EXERCISE INSTRUCTIONS
As an exercise in exact copying, transcribe the lines below from the one holding "220 Custer Trail" through the last, with both ends included and pictures left out.

TASK MATERIAL

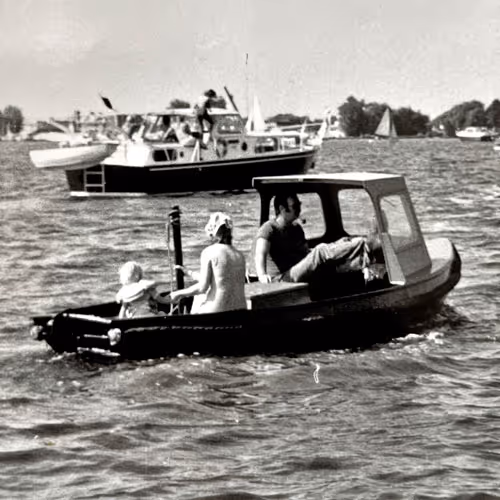 Zwart-wit foto van een kleine motorboot met drie mensen op een druk vaarwater met zeilboten op de achtergrond.
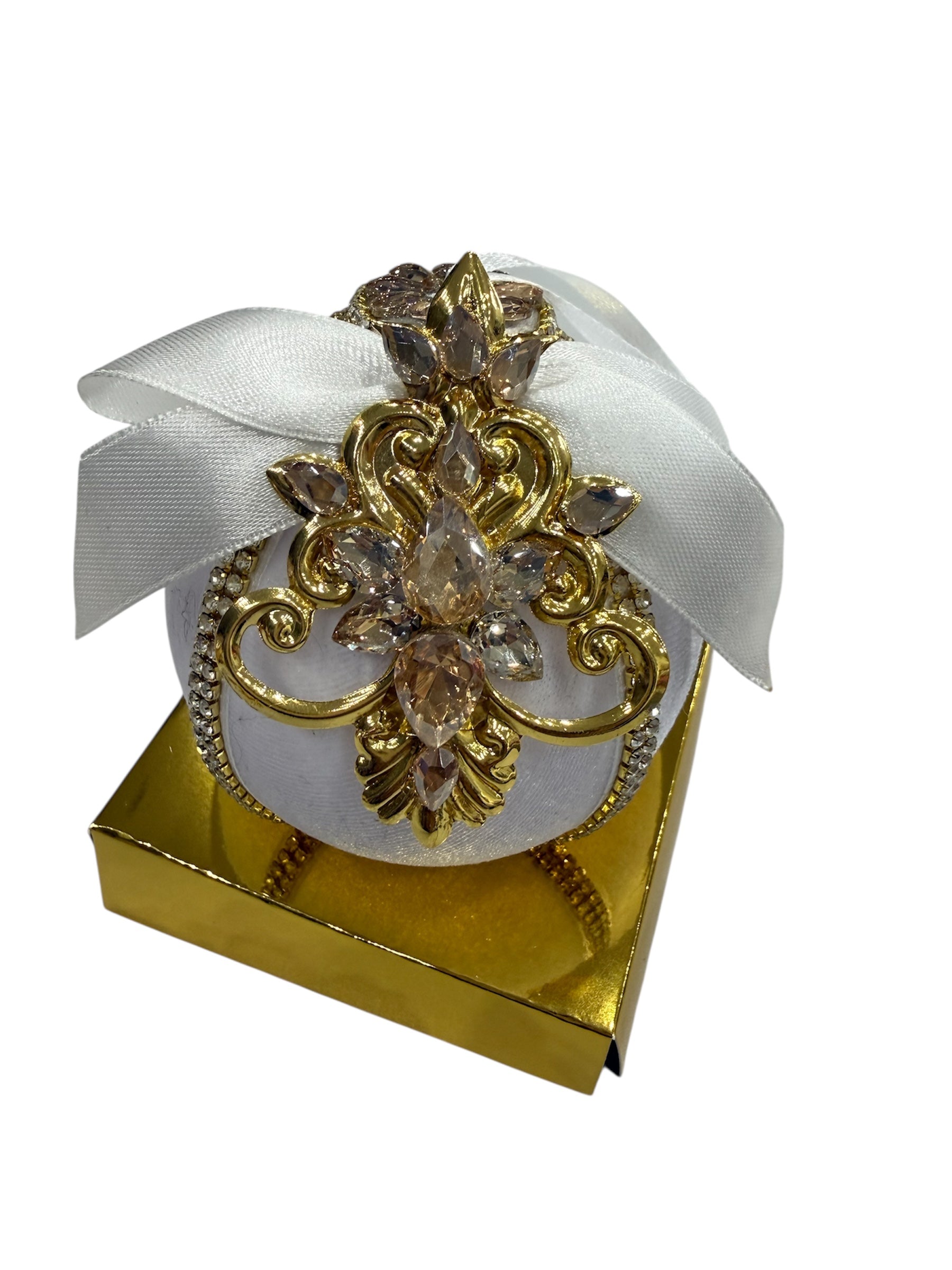 Round white ornament with gold and jewel embellishments on a gold box.
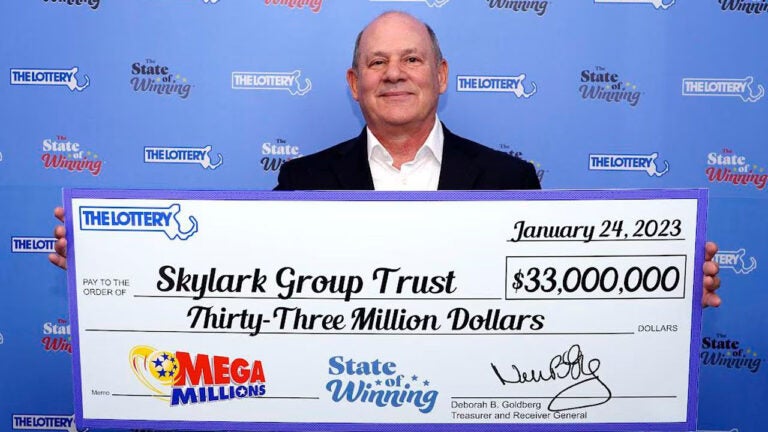 David M. Lipshutz, representing the Skylark Group Trust of Wellesley, stands with a Mega Millions check for $17 million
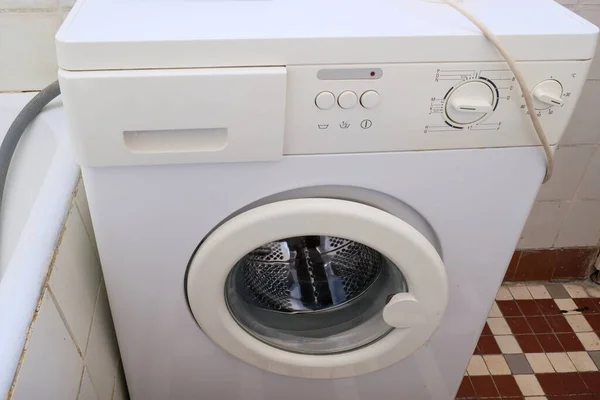 An old broken washing machine in a bathroom need to be recycled and replaced.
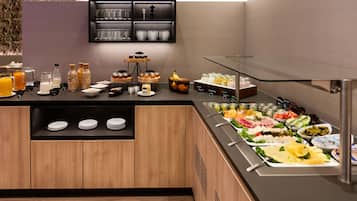 A buffet setup with various food items and beverages.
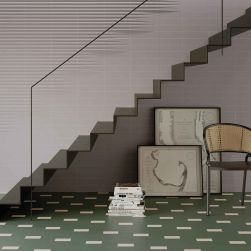 Korytarz ze ścianą wyłożoną szarymi cegiełkami 3D Stripes Grey Matt ze schodami, krzesłem, dwoma obrazami i książkami na podłodze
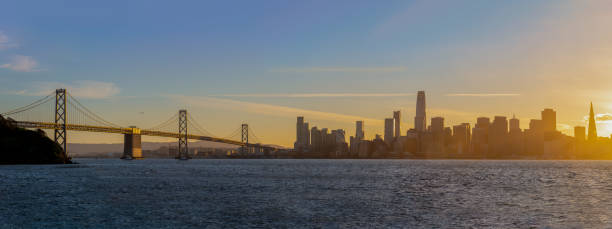 istock Bay Bridge and skyline at sunset panorama 1358649014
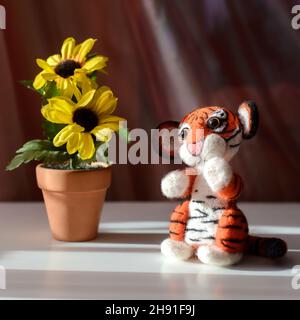 Cute toy tiger sitting next to yellow flowers, symbol of the year 2022, felting wool Stock Photo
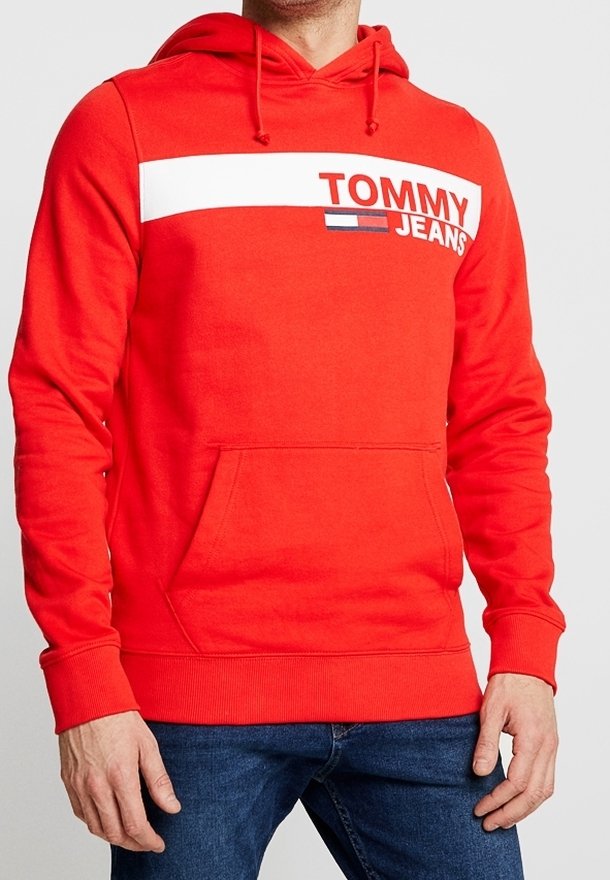 Sweat à capuche rouge avec une bande blanche, texte "Tommy Jeans" et logo sur la poitrine, porté avec un jean bleu par une personne debout.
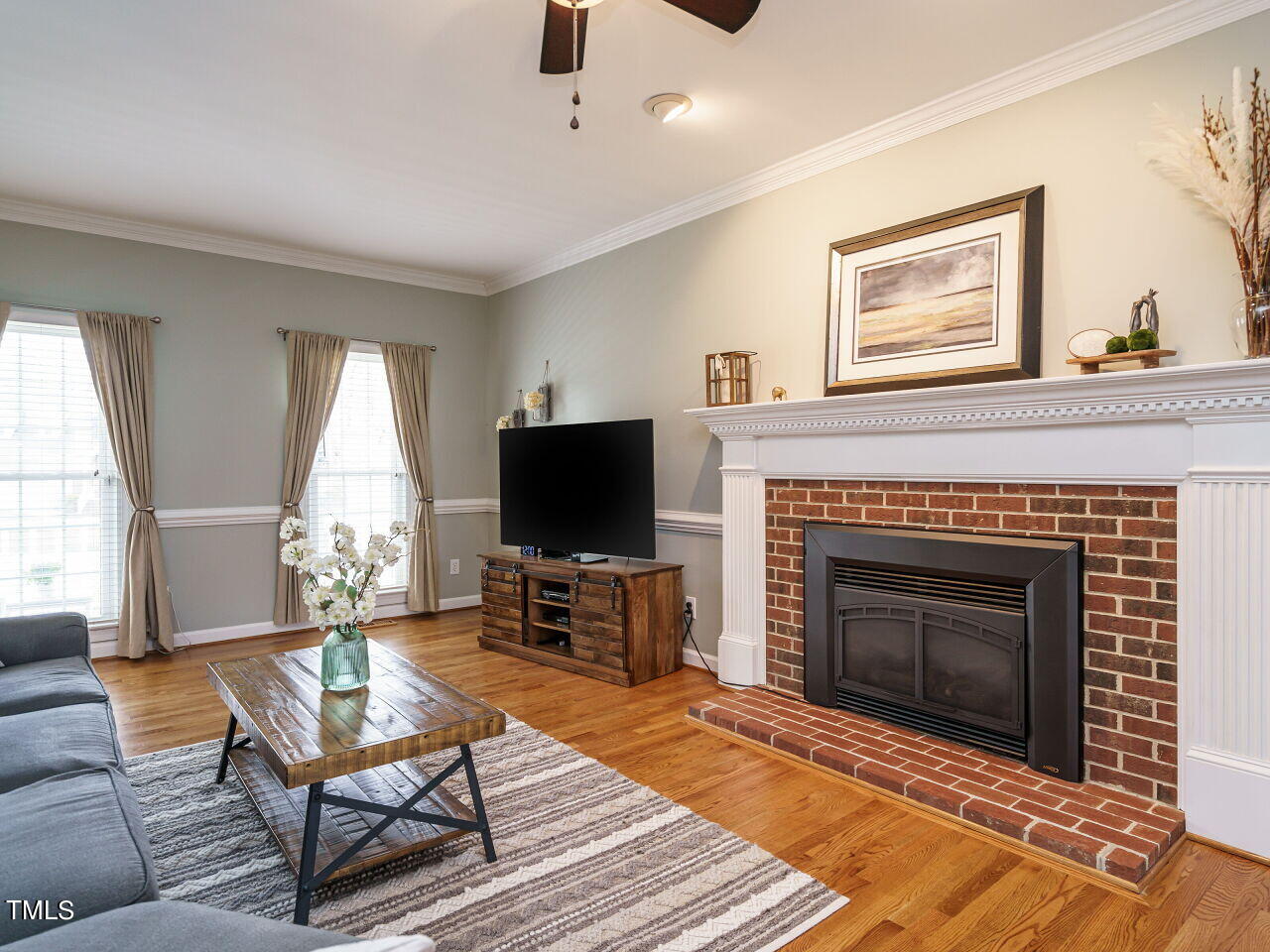 220 Custer Trail Cary, NC 27513 - Photo 10 of 31 a living room with furniture a flat screen tv and a fireplace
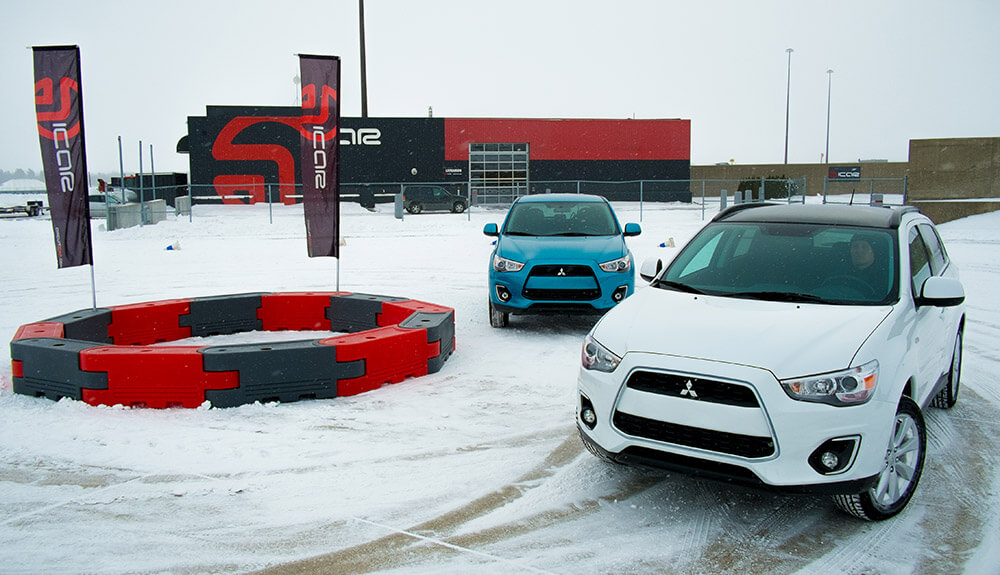 White and blue hatchbacks driving in a snowy roundabout, wheel marks visible in the ground and black and red flags with an ICAR logo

ANSWER TO THIS PROBLEM
 220 Custer Trail Cary, NC 27513 - Photo 10 of 31 a living room with furniture a flat screen tv and a fireplace
 White and blue hatchbacks driving in a snowy roundabout, wheel marks visible in the ground and black and red flags with an ICAR logo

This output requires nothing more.